▶ [Supplied material]
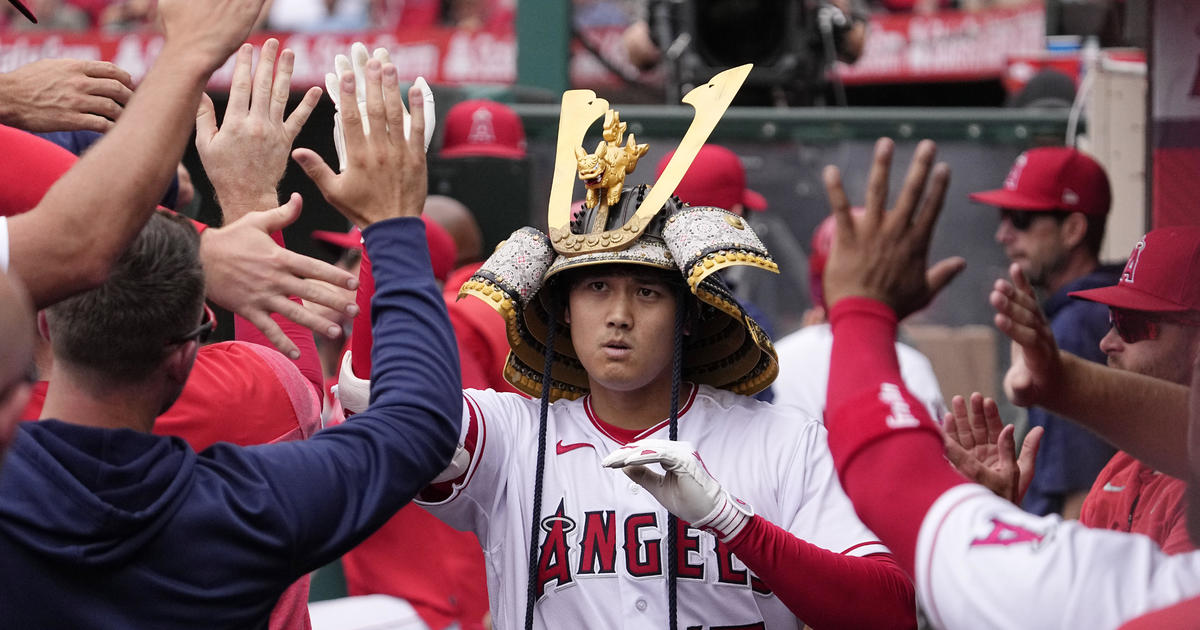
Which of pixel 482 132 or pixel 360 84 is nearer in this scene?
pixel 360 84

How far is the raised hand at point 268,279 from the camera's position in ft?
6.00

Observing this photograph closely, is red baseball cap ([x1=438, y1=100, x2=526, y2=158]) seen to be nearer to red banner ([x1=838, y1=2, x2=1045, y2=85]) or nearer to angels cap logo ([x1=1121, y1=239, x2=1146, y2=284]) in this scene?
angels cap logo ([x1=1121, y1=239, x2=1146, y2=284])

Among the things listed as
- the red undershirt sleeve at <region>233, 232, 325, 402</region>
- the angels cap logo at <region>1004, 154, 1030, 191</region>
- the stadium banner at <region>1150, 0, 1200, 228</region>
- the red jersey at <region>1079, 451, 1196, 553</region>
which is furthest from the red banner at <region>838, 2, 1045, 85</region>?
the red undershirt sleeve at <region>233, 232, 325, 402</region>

==

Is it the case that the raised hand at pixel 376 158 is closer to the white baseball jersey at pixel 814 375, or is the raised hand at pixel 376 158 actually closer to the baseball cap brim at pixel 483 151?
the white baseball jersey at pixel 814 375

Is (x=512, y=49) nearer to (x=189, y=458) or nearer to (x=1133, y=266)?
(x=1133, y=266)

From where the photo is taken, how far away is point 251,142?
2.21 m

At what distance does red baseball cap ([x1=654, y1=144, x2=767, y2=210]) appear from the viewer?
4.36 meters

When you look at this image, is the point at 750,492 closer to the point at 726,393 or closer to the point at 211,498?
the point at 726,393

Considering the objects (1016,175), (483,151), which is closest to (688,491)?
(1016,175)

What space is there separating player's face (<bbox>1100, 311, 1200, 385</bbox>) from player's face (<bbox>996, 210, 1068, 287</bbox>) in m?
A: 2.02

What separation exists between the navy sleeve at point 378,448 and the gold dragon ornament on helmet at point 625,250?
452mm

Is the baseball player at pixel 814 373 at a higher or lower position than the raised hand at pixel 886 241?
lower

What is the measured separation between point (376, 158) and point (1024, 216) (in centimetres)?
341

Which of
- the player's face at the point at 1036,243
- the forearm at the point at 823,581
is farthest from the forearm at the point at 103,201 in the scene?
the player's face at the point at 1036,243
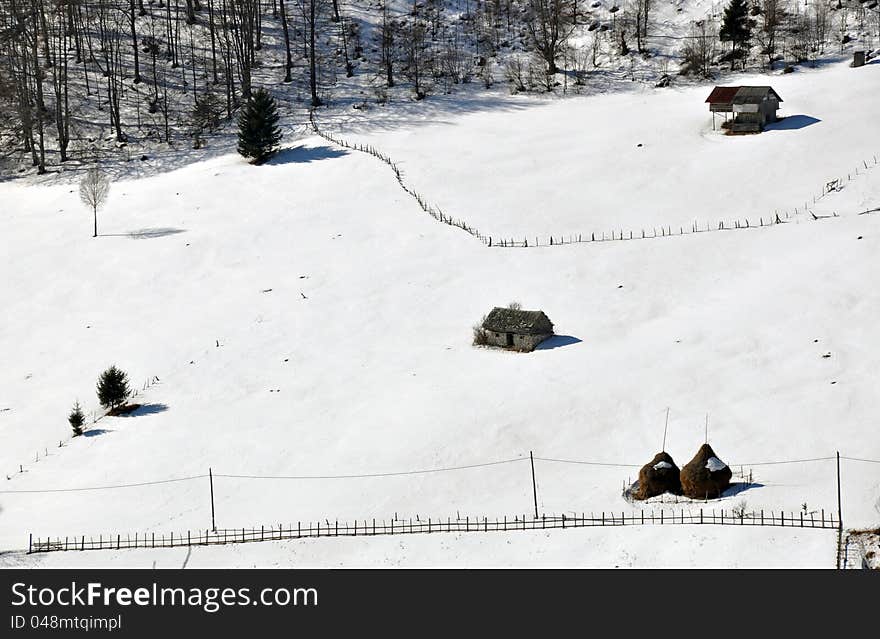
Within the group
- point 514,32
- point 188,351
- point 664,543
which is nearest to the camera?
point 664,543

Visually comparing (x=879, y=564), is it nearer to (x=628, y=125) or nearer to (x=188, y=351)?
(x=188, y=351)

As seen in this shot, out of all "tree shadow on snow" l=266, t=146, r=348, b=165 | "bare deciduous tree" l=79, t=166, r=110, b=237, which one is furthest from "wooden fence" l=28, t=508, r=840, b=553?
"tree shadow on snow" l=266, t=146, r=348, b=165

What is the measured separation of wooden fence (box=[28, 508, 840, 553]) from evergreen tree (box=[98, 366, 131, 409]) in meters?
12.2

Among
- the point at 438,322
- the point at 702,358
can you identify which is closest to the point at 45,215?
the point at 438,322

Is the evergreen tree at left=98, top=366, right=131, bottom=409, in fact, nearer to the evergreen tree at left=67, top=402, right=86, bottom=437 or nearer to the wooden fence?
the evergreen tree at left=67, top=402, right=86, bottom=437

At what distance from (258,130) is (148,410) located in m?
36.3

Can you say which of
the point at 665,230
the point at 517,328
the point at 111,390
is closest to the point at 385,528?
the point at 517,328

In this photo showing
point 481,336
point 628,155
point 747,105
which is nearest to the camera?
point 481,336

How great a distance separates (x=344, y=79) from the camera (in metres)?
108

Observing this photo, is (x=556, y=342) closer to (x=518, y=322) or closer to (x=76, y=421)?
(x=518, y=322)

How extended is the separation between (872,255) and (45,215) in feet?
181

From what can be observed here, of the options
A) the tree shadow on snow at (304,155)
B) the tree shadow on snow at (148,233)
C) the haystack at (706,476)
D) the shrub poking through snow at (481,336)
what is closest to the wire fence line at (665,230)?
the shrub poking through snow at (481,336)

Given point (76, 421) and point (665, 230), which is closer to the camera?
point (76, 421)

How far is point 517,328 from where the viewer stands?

* * *

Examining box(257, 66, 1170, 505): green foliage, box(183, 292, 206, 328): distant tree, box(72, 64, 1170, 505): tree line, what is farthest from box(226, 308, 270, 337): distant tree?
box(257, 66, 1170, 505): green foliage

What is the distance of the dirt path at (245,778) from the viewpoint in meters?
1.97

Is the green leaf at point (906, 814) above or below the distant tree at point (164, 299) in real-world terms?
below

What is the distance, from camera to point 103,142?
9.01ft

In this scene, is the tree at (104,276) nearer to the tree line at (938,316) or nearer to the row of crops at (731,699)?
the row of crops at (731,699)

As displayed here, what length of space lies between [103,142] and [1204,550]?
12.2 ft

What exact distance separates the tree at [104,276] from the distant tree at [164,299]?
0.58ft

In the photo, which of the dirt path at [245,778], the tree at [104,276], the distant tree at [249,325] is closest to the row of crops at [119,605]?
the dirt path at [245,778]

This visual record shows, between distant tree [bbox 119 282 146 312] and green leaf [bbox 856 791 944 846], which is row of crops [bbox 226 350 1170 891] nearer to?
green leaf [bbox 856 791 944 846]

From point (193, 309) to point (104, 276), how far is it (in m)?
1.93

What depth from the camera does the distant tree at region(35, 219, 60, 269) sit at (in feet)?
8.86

▶ [Task description] Count the lines in the records above that contain the string "farthest", treating uppercase and lowercase letters as different. Reply with the number alone.

▶ [Task answer] 2